Oral Language: Vocabulary, Part 5: Instruction

There is a great deal of information out there in the wide world on vocabulary in relation to oral language development and reading. We need words to learn to read, to read, and to read to learn.

 Home and Preschool. Beginning in infancy, children learn useful words in real contexts with opportunities and reinforcement provided by parents, caregivers and preschool teachers. Children are amazingly practical: They learn useful “things.” Children are also amazingly smart: They know the value of play. In the earliest stages of oral vocabulary development, even babies under one year of age begin to pay attention to “words” and use them to carry on conversations with interested adults. By the time they “enroll” in day care of preschool they have acquired quite a few words. If they are lucky, they will be in a day care or preschool environment that values play as a medium for learning.

The vocabulary they bring from home and preschool will have a significant role in their academic success. Looking back at developmental norms and the consequences of the “Matthew” effect (poorer vocabulary acquisition of children from disadvantaged homes), we know that some children will arrive in K with a bank of many fewer words, while their less advantaged peers (for a number of reasons) will bring and extensive and rich vocabulary.     That wouldn’t be so bad if K enrollment allowed them to catch up and experience growth paced with their peers from K on. That probably will not happen unless teachers intervene.
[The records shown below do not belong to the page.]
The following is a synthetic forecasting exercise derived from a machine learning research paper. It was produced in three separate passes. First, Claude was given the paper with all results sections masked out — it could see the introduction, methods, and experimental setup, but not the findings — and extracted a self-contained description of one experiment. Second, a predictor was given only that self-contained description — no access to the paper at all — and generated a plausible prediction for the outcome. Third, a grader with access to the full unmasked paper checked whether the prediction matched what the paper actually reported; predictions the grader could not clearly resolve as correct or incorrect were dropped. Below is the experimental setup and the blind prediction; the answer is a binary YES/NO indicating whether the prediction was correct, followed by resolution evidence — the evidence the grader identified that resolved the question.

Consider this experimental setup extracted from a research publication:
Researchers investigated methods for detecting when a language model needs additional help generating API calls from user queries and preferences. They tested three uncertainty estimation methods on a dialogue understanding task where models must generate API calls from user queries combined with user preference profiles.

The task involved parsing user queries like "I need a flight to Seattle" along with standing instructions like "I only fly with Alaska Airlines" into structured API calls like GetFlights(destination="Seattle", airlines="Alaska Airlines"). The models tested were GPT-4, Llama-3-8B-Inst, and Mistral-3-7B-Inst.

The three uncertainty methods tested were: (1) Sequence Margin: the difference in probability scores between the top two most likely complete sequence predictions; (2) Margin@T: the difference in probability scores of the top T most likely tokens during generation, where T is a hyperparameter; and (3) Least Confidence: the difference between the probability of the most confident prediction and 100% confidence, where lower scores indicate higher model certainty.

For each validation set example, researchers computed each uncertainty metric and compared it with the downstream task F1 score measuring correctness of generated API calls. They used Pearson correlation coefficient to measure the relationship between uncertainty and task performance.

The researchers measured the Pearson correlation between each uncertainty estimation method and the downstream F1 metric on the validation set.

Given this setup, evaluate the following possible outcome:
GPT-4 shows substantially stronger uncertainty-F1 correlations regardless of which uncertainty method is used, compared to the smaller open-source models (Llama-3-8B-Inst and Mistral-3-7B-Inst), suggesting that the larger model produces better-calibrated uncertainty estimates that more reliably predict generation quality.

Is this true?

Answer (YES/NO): NO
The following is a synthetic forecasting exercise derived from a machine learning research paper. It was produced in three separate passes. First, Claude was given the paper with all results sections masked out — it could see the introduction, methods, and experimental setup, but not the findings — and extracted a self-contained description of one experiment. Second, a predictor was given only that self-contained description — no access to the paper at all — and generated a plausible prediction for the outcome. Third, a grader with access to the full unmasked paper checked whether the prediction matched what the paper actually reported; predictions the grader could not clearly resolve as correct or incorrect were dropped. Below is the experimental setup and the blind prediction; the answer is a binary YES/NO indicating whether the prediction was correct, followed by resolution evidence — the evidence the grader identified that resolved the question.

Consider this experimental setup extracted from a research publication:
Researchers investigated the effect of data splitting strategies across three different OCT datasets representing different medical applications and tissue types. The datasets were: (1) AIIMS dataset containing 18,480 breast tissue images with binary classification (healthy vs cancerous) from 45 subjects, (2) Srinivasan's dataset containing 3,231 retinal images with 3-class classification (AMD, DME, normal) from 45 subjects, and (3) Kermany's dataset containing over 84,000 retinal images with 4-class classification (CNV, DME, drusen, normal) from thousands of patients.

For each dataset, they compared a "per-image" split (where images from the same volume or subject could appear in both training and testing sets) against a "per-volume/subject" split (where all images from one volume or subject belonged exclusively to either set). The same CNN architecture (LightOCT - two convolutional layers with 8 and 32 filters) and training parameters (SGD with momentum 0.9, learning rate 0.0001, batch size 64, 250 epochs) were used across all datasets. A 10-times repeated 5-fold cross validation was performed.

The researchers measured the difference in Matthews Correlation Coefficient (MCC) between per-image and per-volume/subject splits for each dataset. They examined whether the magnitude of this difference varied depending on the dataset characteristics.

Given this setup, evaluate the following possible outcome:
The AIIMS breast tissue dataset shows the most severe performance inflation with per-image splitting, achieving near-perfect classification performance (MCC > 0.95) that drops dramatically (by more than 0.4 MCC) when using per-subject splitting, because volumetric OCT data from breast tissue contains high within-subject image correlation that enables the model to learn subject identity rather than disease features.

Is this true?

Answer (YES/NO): NO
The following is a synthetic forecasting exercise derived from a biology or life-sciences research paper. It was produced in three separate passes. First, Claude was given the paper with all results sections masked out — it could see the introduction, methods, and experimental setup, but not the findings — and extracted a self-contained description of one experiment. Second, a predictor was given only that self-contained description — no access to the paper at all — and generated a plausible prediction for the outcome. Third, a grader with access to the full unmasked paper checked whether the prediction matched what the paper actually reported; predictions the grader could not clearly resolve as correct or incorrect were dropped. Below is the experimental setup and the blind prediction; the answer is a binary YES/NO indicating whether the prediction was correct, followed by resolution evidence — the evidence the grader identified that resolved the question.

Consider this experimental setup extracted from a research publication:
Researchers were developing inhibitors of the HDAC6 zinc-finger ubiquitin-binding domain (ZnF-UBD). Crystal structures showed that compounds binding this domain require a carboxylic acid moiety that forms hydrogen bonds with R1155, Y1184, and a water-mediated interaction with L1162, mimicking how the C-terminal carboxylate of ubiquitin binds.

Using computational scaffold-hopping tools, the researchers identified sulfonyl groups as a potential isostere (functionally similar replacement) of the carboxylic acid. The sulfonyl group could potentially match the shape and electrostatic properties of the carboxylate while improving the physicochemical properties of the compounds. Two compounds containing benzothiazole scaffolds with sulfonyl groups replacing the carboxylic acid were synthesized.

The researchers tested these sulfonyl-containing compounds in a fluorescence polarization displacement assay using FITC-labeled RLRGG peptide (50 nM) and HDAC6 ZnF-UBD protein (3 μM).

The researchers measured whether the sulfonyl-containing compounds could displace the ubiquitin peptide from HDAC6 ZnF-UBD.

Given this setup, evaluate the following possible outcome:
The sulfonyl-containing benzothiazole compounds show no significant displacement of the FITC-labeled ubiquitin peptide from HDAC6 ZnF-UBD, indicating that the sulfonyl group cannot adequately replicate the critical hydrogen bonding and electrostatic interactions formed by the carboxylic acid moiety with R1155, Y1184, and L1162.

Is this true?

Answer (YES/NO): YES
 Fortunately, we don’t have to accept a “slow” beginning. There are lots of things that parents and preschool teachers can do to provide the opportunities all children need to become proficient vocabulary users. In former blogs there were posts on vocabulary development at home. We know a great deal about vocabulary development and the importance of parent/child conversation and story book reading.

From the Handbook of Language and Literacy Development (0 to 60 Months) Written by: Andrew Biemiller, Ontario Institute for Studies in Education, University of Toronto http://www.theroadmap.ualberta.ca/vocabularies

Effects of Reading to Children

“In addition to studies of parent-child conversations, there are studies of the specific effects of reading to children. Just reading stories to children is not enough—children need more general supportive verbal interaction during reading and at other times.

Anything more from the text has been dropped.